According to Glass, "Patent lawsuits are so common now that it's hard to find even one
semi-successful startup in Silicon Valley that has not been hit with a suit, which slows
innovation, makes it harder for companies to prosper, hurts our global competitiveness [and] costs us all more money when we buy the stuff these companies sell."

The trail of one such troll led the show's reporters to 104 E. Houston St. in Marshall -- the Baxter Building, "a nondescript two-story building on the town's main square, two doors down from the federal courthouse."

A company called Oasis Research is allegedly headquartered there, in Suite 190. Only there were no lights on in their place of business, in the middle of a work day, and no one responded to the reporters' knock. Phone calls defaulted to an answer machine and were not returned.

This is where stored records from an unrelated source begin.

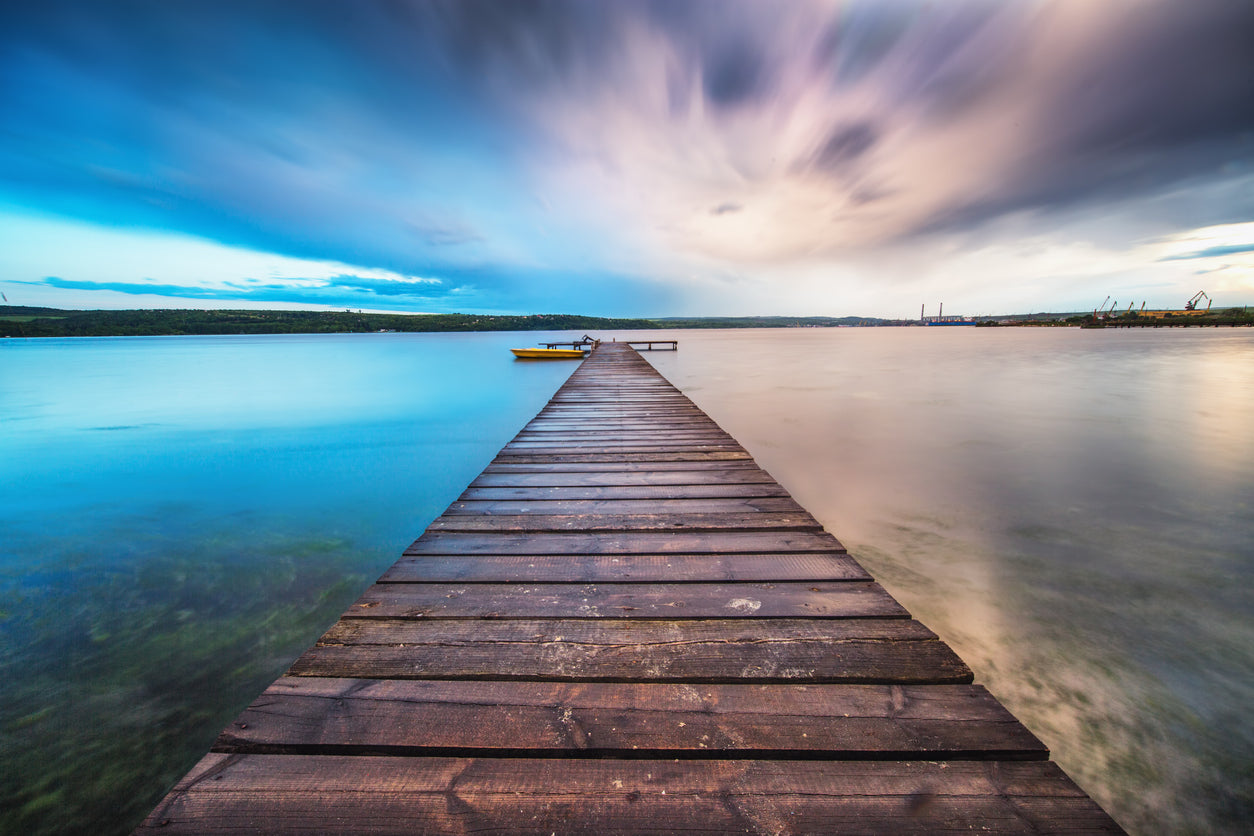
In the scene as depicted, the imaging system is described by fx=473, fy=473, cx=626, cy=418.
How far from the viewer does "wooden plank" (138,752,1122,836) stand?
1187 millimetres

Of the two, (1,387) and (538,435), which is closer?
(538,435)

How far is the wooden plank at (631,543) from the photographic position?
2.63 metres

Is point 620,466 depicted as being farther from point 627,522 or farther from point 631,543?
point 631,543

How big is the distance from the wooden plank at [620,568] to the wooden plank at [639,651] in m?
0.35

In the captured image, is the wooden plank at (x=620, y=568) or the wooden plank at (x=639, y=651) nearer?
the wooden plank at (x=639, y=651)

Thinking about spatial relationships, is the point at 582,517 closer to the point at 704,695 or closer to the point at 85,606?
the point at 704,695

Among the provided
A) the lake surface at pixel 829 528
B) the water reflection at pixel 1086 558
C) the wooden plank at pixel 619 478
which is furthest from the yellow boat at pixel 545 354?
the wooden plank at pixel 619 478

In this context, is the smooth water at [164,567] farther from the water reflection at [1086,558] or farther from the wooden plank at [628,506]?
the water reflection at [1086,558]

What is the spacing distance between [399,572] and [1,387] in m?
34.6

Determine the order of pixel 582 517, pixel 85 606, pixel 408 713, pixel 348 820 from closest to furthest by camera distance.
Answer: pixel 348 820, pixel 408 713, pixel 582 517, pixel 85 606

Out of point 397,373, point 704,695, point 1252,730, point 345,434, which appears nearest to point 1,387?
point 397,373

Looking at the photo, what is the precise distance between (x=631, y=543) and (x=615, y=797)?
151 centimetres

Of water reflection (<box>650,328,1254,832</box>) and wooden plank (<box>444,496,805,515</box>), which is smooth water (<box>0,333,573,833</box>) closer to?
wooden plank (<box>444,496,805,515</box>)

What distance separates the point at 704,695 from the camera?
1.58 meters
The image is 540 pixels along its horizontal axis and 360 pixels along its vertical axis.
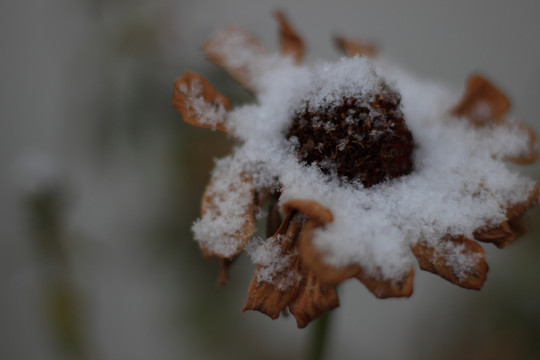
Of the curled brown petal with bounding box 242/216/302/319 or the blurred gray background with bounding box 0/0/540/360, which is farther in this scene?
the blurred gray background with bounding box 0/0/540/360

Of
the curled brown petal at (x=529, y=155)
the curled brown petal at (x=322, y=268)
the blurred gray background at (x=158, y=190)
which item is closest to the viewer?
the curled brown petal at (x=322, y=268)

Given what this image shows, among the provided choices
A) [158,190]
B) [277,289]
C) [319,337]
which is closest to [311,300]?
[277,289]

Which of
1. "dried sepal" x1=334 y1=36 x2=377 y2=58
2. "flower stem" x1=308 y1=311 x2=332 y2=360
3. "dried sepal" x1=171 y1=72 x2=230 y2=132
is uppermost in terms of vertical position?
"dried sepal" x1=334 y1=36 x2=377 y2=58

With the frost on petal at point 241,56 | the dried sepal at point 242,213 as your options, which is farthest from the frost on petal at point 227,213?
the frost on petal at point 241,56

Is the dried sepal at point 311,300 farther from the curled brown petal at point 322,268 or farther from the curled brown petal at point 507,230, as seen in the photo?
the curled brown petal at point 507,230

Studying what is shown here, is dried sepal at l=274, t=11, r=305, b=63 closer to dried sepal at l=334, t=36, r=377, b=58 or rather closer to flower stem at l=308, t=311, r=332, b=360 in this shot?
dried sepal at l=334, t=36, r=377, b=58

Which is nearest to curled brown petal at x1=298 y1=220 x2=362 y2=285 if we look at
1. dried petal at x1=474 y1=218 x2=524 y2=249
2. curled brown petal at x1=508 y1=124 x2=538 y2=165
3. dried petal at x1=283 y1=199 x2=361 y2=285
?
dried petal at x1=283 y1=199 x2=361 y2=285
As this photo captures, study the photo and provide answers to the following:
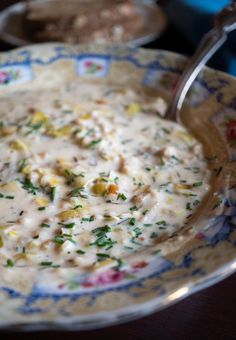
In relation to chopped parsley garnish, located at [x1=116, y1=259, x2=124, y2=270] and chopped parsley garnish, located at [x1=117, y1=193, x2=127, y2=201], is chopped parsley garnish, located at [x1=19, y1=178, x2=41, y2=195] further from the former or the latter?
chopped parsley garnish, located at [x1=116, y1=259, x2=124, y2=270]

Other, similar companies apparently make their homes in the Baxter Building.

"All the other doors looked exactly the same: locked, nameplates over the door, no light coming out. It was a corridor of silent, empty offices," the report said.

What gives?

"It turns out, a lot of those companies in that corridor -- maybe every single one of them -- are doing exactly what Oasis Research is doing. They appear to have no employees. They are not making new inventions here. They're filing lawsuits for patent infringement," the report said.

This is not news to us, of course, but now, to our shame, radio listeners know that East Texas has become a mecca for patent trolls. Legislative action needs to be considered to curtail such practices that stifle business creativity and kill job growth.